| Document extract |

------------------------------------------------------------

This is called successively to obtain tokens until received undef.

=back

=back

In the Perl spirit of DWIM, new assumes that given an arrayref, you
have already done all the work of making your list of whatevers. Given
a string (filename) or a file handle, the file is slurped, reading
each line of text into a member of the array. Given a callback, the
routine is called successively with arguments $p1, $p2, etc. and is
expected to return a scalar which is added (pushed on) to the array.

=head2 apply

  $lite->apply($lite2);
  $lite->apply($lite3, base => 'original');

This method call corresponds approximately to a version control system's
check-in function. This causes $lite to be modified, so that its contents
now reflect those of $lite2.

$lite does retain the original contents, available via L<original>. However,
unlike in a version control system, the object holds only the first original 
and latest contents.

The VCS::Lite object passed in can also have its own original version. If 
this is the case, merging will be performed to incorporate the change as if
it had come from a different branch. To facilitiate the merging process,
optionally specify a base version, which can be the string 'original', 
'contents' (the default) or a VCS::Lite object whose contents will be used.

------------------------------------------------------------

| Scene question listing |
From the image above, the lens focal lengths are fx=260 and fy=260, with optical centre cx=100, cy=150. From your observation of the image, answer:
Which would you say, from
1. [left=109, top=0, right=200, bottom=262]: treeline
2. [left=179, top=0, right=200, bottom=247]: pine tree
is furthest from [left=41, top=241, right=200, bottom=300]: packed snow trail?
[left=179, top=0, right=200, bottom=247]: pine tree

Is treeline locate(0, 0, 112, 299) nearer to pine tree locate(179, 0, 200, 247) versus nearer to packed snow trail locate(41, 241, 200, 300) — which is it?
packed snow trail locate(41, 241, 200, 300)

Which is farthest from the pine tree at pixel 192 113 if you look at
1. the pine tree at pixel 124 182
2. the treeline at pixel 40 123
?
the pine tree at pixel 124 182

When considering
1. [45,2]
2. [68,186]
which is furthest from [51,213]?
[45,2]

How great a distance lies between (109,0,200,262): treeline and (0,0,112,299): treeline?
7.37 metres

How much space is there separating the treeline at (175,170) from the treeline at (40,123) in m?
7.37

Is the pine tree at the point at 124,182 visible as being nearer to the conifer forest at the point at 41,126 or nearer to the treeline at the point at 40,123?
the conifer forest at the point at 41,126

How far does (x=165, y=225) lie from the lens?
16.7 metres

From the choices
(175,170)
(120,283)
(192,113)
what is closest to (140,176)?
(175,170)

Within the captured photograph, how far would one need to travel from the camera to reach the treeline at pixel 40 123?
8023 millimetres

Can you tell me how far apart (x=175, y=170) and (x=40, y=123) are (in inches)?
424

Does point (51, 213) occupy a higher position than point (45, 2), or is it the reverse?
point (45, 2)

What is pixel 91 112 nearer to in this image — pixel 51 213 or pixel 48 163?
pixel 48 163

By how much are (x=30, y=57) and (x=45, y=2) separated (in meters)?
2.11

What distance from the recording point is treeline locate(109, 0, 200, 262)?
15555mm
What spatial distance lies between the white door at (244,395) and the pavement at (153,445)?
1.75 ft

------------------------------------------------------------

From the VCS::Lite documentation extract above, list every kind of argument that new is described as accepting.

- An arrayref
- A string (filename)
- A file handle
- A callback